» WHAT YOU SHOULD DO
Copy out the rows below, substituting "green woolen square" for each occurrence of "green knitted square" and changing nothing else.

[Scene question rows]
** begin **
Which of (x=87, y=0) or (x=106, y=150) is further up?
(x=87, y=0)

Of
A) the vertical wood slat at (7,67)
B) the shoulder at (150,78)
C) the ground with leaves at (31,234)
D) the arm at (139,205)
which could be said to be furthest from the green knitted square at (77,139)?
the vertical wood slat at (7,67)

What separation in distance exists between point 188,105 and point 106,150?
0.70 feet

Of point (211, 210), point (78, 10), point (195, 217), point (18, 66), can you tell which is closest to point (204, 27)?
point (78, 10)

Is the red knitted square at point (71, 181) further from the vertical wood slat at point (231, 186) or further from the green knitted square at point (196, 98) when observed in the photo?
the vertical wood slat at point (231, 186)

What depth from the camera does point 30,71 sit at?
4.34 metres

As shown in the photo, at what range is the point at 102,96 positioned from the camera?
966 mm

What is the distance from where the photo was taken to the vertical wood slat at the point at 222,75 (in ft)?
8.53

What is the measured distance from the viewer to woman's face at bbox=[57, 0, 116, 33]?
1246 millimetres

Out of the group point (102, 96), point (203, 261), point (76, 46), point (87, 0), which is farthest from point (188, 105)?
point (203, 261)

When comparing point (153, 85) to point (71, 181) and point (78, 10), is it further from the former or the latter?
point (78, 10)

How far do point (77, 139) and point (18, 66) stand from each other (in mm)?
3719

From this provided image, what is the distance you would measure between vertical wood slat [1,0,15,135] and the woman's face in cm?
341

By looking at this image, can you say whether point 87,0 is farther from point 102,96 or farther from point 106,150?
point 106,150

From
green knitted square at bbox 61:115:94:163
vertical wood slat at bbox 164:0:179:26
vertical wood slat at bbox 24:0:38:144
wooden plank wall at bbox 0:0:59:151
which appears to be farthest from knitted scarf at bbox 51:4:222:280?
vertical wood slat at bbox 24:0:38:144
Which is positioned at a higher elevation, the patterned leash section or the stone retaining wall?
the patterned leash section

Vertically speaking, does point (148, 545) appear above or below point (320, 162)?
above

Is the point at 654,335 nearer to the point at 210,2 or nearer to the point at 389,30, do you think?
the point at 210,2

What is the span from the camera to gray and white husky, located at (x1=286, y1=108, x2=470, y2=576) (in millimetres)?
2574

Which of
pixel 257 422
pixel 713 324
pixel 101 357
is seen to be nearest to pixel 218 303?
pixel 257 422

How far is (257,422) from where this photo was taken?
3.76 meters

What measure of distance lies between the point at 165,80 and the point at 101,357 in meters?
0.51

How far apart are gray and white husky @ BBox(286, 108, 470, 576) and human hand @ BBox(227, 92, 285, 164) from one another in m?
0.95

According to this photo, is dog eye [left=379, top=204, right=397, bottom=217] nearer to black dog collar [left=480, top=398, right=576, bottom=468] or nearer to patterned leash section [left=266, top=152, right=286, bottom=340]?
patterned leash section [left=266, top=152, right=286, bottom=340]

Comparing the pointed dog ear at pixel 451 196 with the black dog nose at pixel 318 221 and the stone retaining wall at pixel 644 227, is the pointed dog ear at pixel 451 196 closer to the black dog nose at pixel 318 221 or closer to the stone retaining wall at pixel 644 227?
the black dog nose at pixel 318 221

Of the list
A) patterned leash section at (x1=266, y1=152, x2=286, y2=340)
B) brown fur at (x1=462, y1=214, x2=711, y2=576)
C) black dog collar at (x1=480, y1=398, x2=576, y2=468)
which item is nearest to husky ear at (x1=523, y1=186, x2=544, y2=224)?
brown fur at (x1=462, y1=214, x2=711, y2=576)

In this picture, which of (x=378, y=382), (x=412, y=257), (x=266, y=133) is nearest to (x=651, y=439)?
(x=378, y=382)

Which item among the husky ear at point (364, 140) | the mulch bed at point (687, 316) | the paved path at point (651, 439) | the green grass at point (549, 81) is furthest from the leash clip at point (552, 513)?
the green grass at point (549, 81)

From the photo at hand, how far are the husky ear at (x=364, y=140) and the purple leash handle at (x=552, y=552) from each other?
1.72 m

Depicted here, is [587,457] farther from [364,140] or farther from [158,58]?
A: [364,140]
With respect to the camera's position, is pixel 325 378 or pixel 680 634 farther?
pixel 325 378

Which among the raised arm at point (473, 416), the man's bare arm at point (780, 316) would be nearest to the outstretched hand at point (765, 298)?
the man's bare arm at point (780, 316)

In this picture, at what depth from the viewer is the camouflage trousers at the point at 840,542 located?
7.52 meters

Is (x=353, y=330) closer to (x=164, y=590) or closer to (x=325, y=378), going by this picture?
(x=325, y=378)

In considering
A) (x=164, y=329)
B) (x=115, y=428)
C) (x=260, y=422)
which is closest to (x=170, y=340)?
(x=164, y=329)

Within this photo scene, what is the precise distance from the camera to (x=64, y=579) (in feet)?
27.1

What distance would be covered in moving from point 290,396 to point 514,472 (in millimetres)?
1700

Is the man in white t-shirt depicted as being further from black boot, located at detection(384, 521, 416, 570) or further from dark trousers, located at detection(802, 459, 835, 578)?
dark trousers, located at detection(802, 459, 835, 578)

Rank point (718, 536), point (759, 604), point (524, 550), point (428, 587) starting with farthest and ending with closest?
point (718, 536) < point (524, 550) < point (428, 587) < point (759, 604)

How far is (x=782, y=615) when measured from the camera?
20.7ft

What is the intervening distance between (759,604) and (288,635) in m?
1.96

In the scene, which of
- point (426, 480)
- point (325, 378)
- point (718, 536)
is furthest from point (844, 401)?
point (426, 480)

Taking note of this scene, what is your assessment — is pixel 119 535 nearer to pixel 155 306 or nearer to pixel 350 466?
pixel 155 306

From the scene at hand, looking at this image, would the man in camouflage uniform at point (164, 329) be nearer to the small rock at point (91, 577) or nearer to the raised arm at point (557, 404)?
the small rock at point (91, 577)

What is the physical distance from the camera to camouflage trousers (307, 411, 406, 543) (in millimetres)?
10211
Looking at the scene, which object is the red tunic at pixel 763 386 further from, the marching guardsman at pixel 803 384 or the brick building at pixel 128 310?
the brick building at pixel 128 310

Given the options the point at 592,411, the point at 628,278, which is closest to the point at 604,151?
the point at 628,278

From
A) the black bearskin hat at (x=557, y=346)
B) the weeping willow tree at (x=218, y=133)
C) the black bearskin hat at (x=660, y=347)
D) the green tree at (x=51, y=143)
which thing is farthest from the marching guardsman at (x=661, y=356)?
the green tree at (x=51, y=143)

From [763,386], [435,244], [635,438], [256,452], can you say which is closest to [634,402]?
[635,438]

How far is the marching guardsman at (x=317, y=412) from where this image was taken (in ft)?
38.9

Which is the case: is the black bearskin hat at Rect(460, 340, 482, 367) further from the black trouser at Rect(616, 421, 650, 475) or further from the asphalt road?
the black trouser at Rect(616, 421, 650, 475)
** end **
» ANSWER IN FULL
Which of (x=87, y=0) or (x=106, y=150) is further up?
(x=87, y=0)

Of
A) the vertical wood slat at (7,67)
B) the shoulder at (150,78)
C) the ground with leaves at (31,234)
D) the arm at (139,205)
which could be said to be furthest from the green woolen square at (77,139)?
the vertical wood slat at (7,67)

What separation in distance exists between point 188,105 and point 106,150?
0.70 feet

Of point (211, 210), point (78, 10), point (195, 217), point (18, 66), can you tell which is closest to point (204, 27)?
point (78, 10)

Is the red knitted square at point (71, 181) further from the vertical wood slat at point (231, 186) or further from the green woolen square at point (196, 98) when observed in the photo?
the vertical wood slat at point (231, 186)

What depth from the camera does point 30,71 sit at?
4.34 metres

As shown in the photo, at what range is the point at 102,96 positioned from the camera?
966 mm

What is the distance from where the photo was taken to the vertical wood slat at the point at 222,75 (in ft)?
8.53

What is the measured distance from the viewer to woman's face at bbox=[57, 0, 116, 33]?
1246 millimetres

Out of the group point (102, 96), point (203, 261), point (76, 46), point (87, 0), which is farthest from point (188, 105)?
point (203, 261)

When comparing point (153, 85) to point (71, 181) and point (78, 10), is it further from the former or the latter?
point (78, 10)

How far do point (77, 139) and point (18, 66) stand from each other (in mm)?
3719

From this provided image, what is the distance you would measure between vertical wood slat [1,0,15,135] and the woman's face in cm?
341

By looking at this image, can you say whether point 87,0 is farther from point 102,96 or farther from point 106,150?
point 106,150

From
green woolen square at bbox 61:115:94:163
vertical wood slat at bbox 164:0:179:26
vertical wood slat at bbox 24:0:38:144
wooden plank wall at bbox 0:0:59:151
which appears to be farthest from knitted scarf at bbox 51:4:222:280?
vertical wood slat at bbox 24:0:38:144
Which is positioned at a higher elevation, the patterned leash section or the stone retaining wall?
the patterned leash section

Vertically speaking, does point (148, 545) appear above or below point (320, 162)?
above

Is the point at 654,335 nearer to the point at 210,2 or nearer to the point at 389,30, do you think?
the point at 210,2

What is the span from the camera to gray and white husky, located at (x1=286, y1=108, x2=470, y2=576) (in millimetres)?
2574

Which of
pixel 257 422
pixel 713 324
pixel 101 357
is seen to be nearest to pixel 218 303?
pixel 257 422

How far is (257,422) from where this photo was taken?
3.76 meters

What measure of distance lies between the point at 165,80 and the point at 101,357 in meters?
0.51

How far apart are gray and white husky @ BBox(286, 108, 470, 576) and human hand @ BBox(227, 92, 285, 164) from one another in m?
0.95

According to this photo, is dog eye [left=379, top=204, right=397, bottom=217] nearer to black dog collar [left=480, top=398, right=576, bottom=468] or nearer to patterned leash section [left=266, top=152, right=286, bottom=340]?
patterned leash section [left=266, top=152, right=286, bottom=340]

Comparing the pointed dog ear at pixel 451 196 with the black dog nose at pixel 318 221 and the stone retaining wall at pixel 644 227, is the pointed dog ear at pixel 451 196 closer to the black dog nose at pixel 318 221 or closer to the stone retaining wall at pixel 644 227?
the black dog nose at pixel 318 221

Of the list
A) patterned leash section at (x1=266, y1=152, x2=286, y2=340)
B) brown fur at (x1=462, y1=214, x2=711, y2=576)
C) black dog collar at (x1=480, y1=398, x2=576, y2=468)
which item is nearest to husky ear at (x1=523, y1=186, x2=544, y2=224)?
brown fur at (x1=462, y1=214, x2=711, y2=576)

In this picture, which of (x=378, y=382), (x=412, y=257), (x=266, y=133) is nearest to (x=651, y=439)?
(x=378, y=382)

Which item among the husky ear at point (364, 140) | the mulch bed at point (687, 316) | the paved path at point (651, 439) | the green grass at point (549, 81) is furthest from the leash clip at point (552, 513)?
the green grass at point (549, 81)

From the photo at hand, how far are the husky ear at (x=364, y=140) and the purple leash handle at (x=552, y=552) from each other?
1.72 m

Depicted here, is [587,457] farther from [364,140] or farther from [158,58]?
A: [364,140]
With respect to the camera's position, is pixel 325 378 or pixel 680 634 farther?
pixel 325 378

Which among the raised arm at point (473, 416), the man's bare arm at point (780, 316) would be nearest to the outstretched hand at point (765, 298)?
the man's bare arm at point (780, 316)

In this picture, at what depth from the viewer is the camouflage trousers at the point at 840,542 located?
7.52 meters

Is (x=353, y=330) closer to (x=164, y=590) or closer to (x=325, y=378), going by this picture?
(x=325, y=378)

In considering
A) (x=164, y=329)
B) (x=115, y=428)
C) (x=260, y=422)
which is closest to (x=170, y=340)?
(x=164, y=329)

Within this photo scene, what is the precise distance from the camera to (x=64, y=579) (in feet)?
27.1

What distance would be covered in moving from point 290,396 to point 514,472 (in millimetres)?
1700

Is the man in white t-shirt depicted as being further from black boot, located at detection(384, 521, 416, 570) or further from dark trousers, located at detection(802, 459, 835, 578)?
dark trousers, located at detection(802, 459, 835, 578)

Rank point (718, 536), point (759, 604), point (524, 550), point (428, 587) starting with farthest and ending with closest?
point (718, 536) < point (524, 550) < point (428, 587) < point (759, 604)

How far is (x=782, y=615) when measured from the camera?
20.7ft

What is the intervening distance between (759,604) and (288,635) in m?
1.96

In the scene, which of
- point (426, 480)
- point (325, 378)
- point (718, 536)
is furthest from point (844, 401)?
point (426, 480)

Taking note of this scene, what is your assessment — is pixel 119 535 nearer to pixel 155 306 or nearer to pixel 350 466?
pixel 155 306

From the scene at hand, looking at this image, would the man in camouflage uniform at point (164, 329) be nearer to the small rock at point (91, 577) or nearer to the raised arm at point (557, 404)?
the small rock at point (91, 577)

What is the physical distance from the camera to camouflage trousers (307, 411, 406, 543) (in millimetres)?
10211
Looking at the scene, which object is the red tunic at pixel 763 386 further from, the marching guardsman at pixel 803 384 or the brick building at pixel 128 310?
the brick building at pixel 128 310

Given the options the point at 592,411, the point at 628,278, which is closest to the point at 604,151?
the point at 628,278

From
A) the black bearskin hat at (x=557, y=346)
B) the weeping willow tree at (x=218, y=133)
C) the black bearskin hat at (x=660, y=347)
D) the green tree at (x=51, y=143)
which thing is farthest from the marching guardsman at (x=661, y=356)?
the green tree at (x=51, y=143)

From [763,386], [435,244], [635,438], [256,452], can you say which is closest to [634,402]?
[635,438]

How far is the marching guardsman at (x=317, y=412) from where this image was taken (in ft)?
38.9

Which is the case: is the black bearskin hat at Rect(460, 340, 482, 367) further from the black trouser at Rect(616, 421, 650, 475) or further from the asphalt road?
the black trouser at Rect(616, 421, 650, 475)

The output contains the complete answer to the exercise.